In inglese smoking indica solo ed esclusivamente l’azione del fumare. La giacca elegante da uomo, di solito nera o bianca, con risvolti di seta, o l’abito intero, che noi chiamiamo smoking, per il mondo che parla inglese è tuxedo (pronunciato taxìdo). La smoking jacket esisteva però... nell’Ottocento. Altro non era che una vestaglia da camera, più o meno lunga, che veniva utilizzata in casa quando si fumava.
Spider vuol dire ragno, e questo lo sanno anche i bambini. Per gli amanti delle auto è invece un’auto sportiva, bassa, a due posti e decappottabile. Vedi l’Alfa Romeo Spider, più conosciuta come Duetto. In inglese, una macchina del genere si chiama roadster, e se è una decappottabile, si aggiunge convertible. Allora da dove deriva il termine spider usato per tali autovetture? Da un tipo di carrozza americana di fine Ottocento, trainata dai cavalli, che si chiamava appunto spider o spyder, perché, a quanto pare, ricordava la forma dell'aracnide.
Tutto il mondo sa cosa vuol dire mister: signore, ma non tutto il mondo sa che solo in Italia il mister è l’allenatore o il direttore tecnico di una squadra di calcio. Ma come ci si è arrivati a questo significato di mister del tutto personale?
Le origine del calcio sono antichissime, se calcio si può chiamare qualunque tipo di gioco con la palla. Per parlare di calcio moderno, dobbiamo invece andare in Inghilterra, nei primi anni del 1600. Qui, in alcuni college inglesi furono stilate le prime regole del gioco, come viene più o meno inteso oggi.
Ma sarà un paio di secoli dopo che nascerà il primo vero club di calcio al mondo: lo Sheffield Football Club.

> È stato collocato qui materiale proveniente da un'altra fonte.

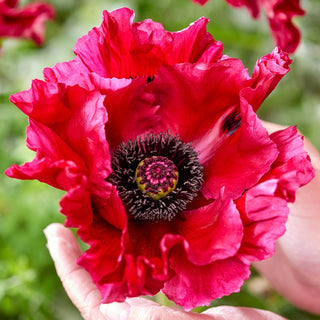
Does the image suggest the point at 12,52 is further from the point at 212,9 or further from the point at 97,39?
the point at 97,39

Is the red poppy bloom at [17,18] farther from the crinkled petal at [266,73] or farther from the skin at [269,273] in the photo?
the crinkled petal at [266,73]

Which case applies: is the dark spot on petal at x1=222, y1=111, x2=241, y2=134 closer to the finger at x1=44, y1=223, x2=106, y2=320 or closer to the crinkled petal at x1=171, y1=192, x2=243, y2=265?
the crinkled petal at x1=171, y1=192, x2=243, y2=265

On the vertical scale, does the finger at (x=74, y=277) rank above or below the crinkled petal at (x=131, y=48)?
below

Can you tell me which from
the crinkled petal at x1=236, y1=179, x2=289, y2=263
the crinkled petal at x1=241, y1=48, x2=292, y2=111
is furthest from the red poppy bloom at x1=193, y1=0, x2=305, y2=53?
the crinkled petal at x1=236, y1=179, x2=289, y2=263

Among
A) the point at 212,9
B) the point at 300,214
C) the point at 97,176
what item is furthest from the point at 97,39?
the point at 212,9

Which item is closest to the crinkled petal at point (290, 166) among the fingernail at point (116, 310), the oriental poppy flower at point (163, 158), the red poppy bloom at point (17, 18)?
the oriental poppy flower at point (163, 158)

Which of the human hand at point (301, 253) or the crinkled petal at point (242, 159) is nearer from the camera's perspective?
the crinkled petal at point (242, 159)
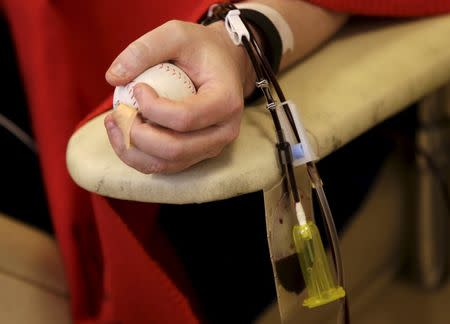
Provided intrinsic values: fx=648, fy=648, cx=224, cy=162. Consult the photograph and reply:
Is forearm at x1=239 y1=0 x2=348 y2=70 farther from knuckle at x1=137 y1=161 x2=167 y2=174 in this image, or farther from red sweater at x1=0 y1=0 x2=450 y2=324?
knuckle at x1=137 y1=161 x2=167 y2=174

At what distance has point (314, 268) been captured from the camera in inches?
19.2

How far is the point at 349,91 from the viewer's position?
0.55 m

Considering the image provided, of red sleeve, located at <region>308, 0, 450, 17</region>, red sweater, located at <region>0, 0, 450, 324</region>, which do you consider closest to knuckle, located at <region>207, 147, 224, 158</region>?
red sweater, located at <region>0, 0, 450, 324</region>

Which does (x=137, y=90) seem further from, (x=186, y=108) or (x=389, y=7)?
(x=389, y=7)

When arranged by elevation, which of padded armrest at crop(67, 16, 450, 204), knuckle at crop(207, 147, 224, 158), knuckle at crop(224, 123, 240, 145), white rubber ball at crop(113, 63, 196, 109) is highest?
white rubber ball at crop(113, 63, 196, 109)

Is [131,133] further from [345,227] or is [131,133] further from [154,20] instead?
[345,227]

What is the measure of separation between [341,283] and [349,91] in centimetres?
16

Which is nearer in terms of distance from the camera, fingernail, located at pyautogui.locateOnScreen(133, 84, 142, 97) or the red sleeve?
fingernail, located at pyautogui.locateOnScreen(133, 84, 142, 97)

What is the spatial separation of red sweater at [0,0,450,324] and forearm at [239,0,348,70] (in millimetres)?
15

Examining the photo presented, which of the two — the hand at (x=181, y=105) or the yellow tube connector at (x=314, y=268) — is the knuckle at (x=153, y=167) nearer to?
the hand at (x=181, y=105)

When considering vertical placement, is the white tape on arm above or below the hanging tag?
above

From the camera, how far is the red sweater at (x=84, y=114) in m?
0.55

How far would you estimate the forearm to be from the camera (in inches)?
23.4

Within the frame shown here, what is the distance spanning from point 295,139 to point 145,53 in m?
0.13
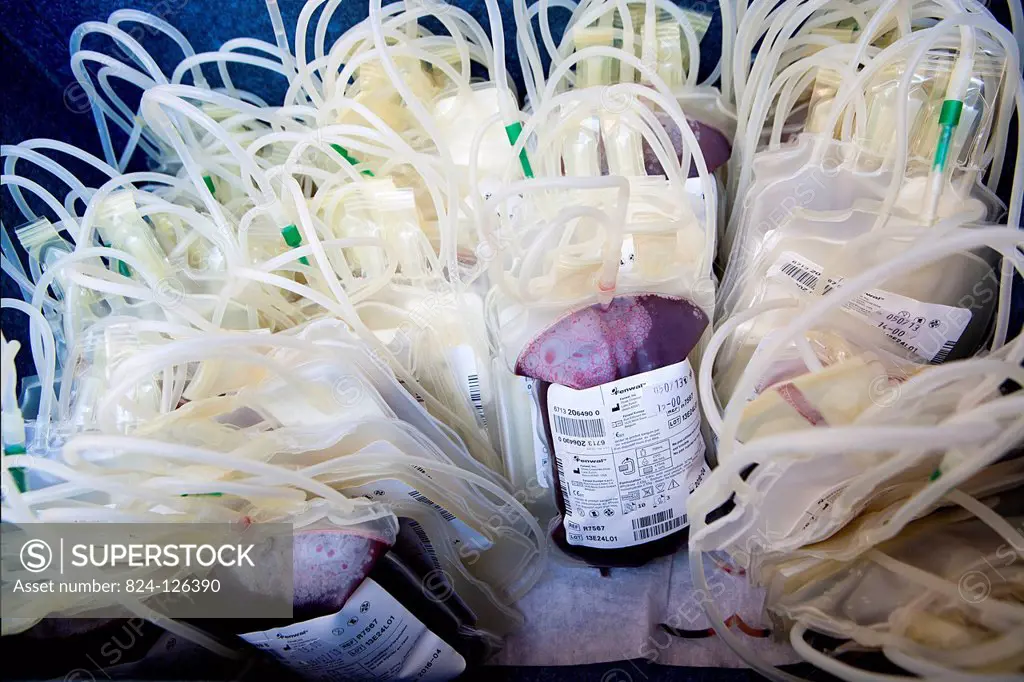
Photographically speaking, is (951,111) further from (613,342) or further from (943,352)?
(613,342)

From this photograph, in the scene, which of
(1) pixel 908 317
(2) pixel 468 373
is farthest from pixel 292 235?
(1) pixel 908 317

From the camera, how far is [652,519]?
0.62m

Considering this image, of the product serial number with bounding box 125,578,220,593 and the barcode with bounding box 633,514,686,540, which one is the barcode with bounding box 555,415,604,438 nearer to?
the barcode with bounding box 633,514,686,540

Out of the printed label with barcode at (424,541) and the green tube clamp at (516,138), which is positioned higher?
the green tube clamp at (516,138)

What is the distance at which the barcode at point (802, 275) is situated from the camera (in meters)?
0.57

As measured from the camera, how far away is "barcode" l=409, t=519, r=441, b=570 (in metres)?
0.59

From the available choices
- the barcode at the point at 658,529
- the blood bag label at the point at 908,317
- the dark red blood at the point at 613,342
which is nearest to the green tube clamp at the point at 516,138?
the dark red blood at the point at 613,342

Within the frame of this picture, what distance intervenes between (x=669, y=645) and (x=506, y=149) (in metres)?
A: 0.62

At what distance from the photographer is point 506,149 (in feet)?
2.45

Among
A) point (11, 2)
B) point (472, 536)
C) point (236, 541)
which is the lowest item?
point (472, 536)

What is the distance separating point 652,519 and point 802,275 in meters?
0.28

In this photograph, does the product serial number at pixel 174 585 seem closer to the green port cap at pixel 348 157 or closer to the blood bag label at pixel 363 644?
the blood bag label at pixel 363 644

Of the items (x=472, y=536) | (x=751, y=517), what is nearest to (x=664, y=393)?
(x=751, y=517)

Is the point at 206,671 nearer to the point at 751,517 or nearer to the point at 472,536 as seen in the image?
the point at 472,536
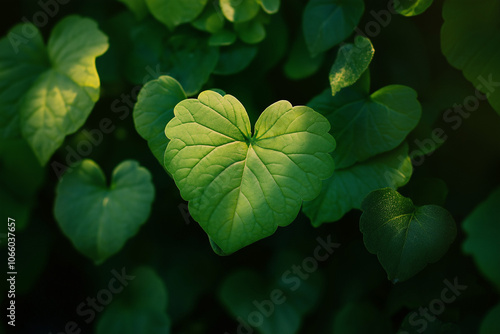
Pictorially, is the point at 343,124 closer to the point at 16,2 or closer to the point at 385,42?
the point at 385,42

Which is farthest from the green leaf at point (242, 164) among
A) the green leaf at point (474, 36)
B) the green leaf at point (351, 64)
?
the green leaf at point (474, 36)

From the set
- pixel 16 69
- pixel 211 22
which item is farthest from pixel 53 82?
pixel 211 22

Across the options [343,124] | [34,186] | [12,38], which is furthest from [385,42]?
[34,186]

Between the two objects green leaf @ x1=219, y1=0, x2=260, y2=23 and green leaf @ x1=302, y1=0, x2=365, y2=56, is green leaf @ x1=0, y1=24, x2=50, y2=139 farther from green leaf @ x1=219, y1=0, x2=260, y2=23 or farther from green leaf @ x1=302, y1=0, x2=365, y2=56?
green leaf @ x1=302, y1=0, x2=365, y2=56

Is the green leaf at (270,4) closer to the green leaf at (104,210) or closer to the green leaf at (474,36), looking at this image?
the green leaf at (474,36)

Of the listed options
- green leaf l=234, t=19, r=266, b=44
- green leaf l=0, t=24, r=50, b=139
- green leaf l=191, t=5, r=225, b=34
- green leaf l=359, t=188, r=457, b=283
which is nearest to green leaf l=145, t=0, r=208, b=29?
green leaf l=191, t=5, r=225, b=34
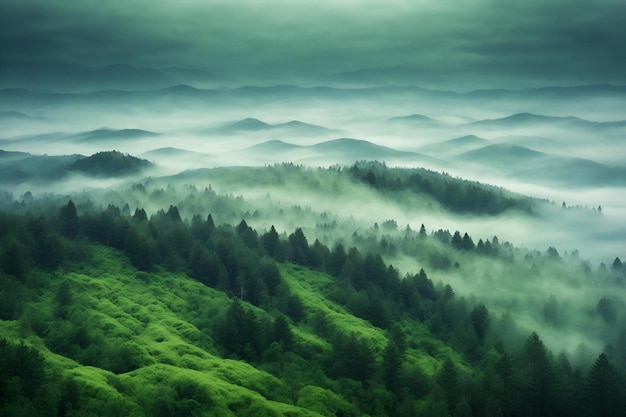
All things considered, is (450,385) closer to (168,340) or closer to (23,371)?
(168,340)

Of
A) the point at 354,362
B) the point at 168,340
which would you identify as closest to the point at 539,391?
the point at 354,362

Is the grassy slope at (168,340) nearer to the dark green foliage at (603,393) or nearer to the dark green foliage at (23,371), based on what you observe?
the dark green foliage at (23,371)

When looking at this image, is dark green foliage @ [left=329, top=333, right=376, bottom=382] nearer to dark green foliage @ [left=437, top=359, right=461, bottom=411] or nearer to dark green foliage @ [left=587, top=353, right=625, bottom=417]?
dark green foliage @ [left=437, top=359, right=461, bottom=411]

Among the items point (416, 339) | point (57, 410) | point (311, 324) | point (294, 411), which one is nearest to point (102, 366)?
point (57, 410)

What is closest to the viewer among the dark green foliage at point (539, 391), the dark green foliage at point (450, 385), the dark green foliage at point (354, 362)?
the dark green foliage at point (450, 385)

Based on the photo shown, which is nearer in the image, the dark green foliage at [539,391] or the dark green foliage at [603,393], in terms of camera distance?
the dark green foliage at [539,391]

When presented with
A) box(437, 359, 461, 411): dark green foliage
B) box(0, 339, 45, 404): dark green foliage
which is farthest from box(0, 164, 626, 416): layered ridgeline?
box(437, 359, 461, 411): dark green foliage

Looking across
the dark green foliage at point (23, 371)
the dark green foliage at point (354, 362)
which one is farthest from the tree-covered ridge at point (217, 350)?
the dark green foliage at point (23, 371)

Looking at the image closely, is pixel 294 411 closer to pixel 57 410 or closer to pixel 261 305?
pixel 57 410
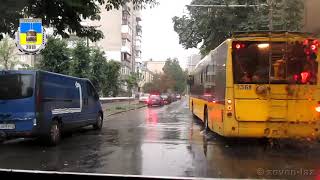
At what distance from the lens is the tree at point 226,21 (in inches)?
938

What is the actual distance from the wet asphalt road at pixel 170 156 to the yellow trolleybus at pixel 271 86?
660 millimetres

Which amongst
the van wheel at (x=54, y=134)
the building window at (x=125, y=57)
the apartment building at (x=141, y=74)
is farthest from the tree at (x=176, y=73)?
the van wheel at (x=54, y=134)

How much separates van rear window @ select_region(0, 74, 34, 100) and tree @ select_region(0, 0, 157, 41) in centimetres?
245

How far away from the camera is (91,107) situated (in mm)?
18297

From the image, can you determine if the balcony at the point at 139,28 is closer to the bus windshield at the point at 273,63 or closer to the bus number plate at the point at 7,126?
the bus number plate at the point at 7,126

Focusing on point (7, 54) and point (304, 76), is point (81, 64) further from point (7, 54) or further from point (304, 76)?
point (7, 54)

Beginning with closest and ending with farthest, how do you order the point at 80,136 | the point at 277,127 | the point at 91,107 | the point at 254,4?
the point at 277,127
the point at 80,136
the point at 91,107
the point at 254,4

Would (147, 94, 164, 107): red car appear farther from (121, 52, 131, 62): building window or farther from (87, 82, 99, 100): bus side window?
(121, 52, 131, 62): building window

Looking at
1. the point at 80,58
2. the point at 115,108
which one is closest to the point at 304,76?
the point at 115,108

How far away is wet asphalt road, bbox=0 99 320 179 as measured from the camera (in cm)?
942

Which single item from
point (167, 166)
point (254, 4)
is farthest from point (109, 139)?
point (254, 4)

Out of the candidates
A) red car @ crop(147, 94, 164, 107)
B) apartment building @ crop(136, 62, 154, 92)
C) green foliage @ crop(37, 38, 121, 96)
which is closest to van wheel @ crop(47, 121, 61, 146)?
green foliage @ crop(37, 38, 121, 96)

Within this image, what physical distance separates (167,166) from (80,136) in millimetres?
7460

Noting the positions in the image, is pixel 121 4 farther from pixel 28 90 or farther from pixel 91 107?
pixel 28 90
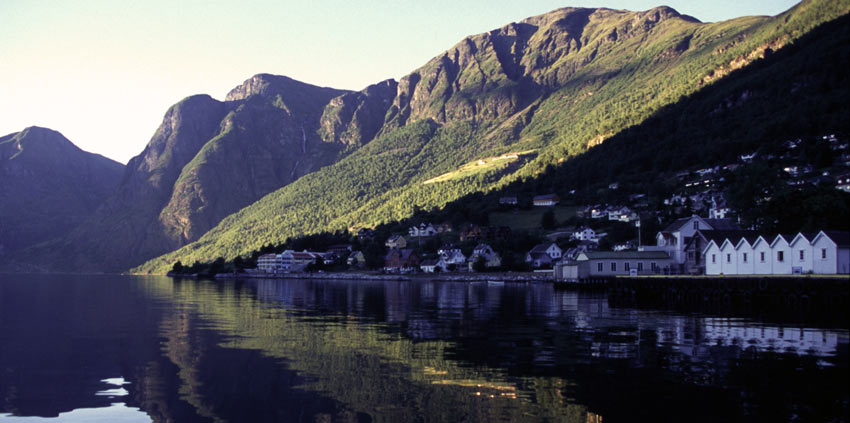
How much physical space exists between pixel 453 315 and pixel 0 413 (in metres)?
31.8

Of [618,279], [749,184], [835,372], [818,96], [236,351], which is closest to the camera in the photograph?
[835,372]

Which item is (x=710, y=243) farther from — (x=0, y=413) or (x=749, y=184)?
(x=0, y=413)

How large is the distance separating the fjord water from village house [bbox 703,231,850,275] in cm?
1781

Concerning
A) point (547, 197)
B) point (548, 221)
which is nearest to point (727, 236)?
point (548, 221)

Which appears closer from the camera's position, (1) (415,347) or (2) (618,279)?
(1) (415,347)

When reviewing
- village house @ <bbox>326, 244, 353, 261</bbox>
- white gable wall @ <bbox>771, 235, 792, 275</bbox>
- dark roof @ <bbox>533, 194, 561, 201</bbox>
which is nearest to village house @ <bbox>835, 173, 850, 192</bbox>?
dark roof @ <bbox>533, 194, 561, 201</bbox>

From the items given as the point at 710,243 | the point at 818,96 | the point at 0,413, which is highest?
the point at 818,96

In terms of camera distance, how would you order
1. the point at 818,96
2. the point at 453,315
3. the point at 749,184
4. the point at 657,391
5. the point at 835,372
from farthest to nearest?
the point at 818,96, the point at 749,184, the point at 453,315, the point at 835,372, the point at 657,391

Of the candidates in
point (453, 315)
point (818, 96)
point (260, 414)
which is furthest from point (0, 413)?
point (818, 96)

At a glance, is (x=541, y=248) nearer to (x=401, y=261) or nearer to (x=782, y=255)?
(x=401, y=261)

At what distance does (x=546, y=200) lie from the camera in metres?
193

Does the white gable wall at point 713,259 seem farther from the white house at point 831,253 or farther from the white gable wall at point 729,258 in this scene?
the white house at point 831,253

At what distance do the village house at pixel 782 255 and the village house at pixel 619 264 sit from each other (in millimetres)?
14095

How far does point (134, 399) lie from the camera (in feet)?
67.7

In Italia, la squadra di calcio più antica, e ancora operante, è il Genoa, fondata nel 1893. E qui si risolve il mistero: i primi allenatori delle squadre italiane furono per l’appunto inglesi e dunque il Mister Smith o Mister Adams del caso, per i calciatori italiani divennero tutti Mister. E così è ancora tutt'oggi.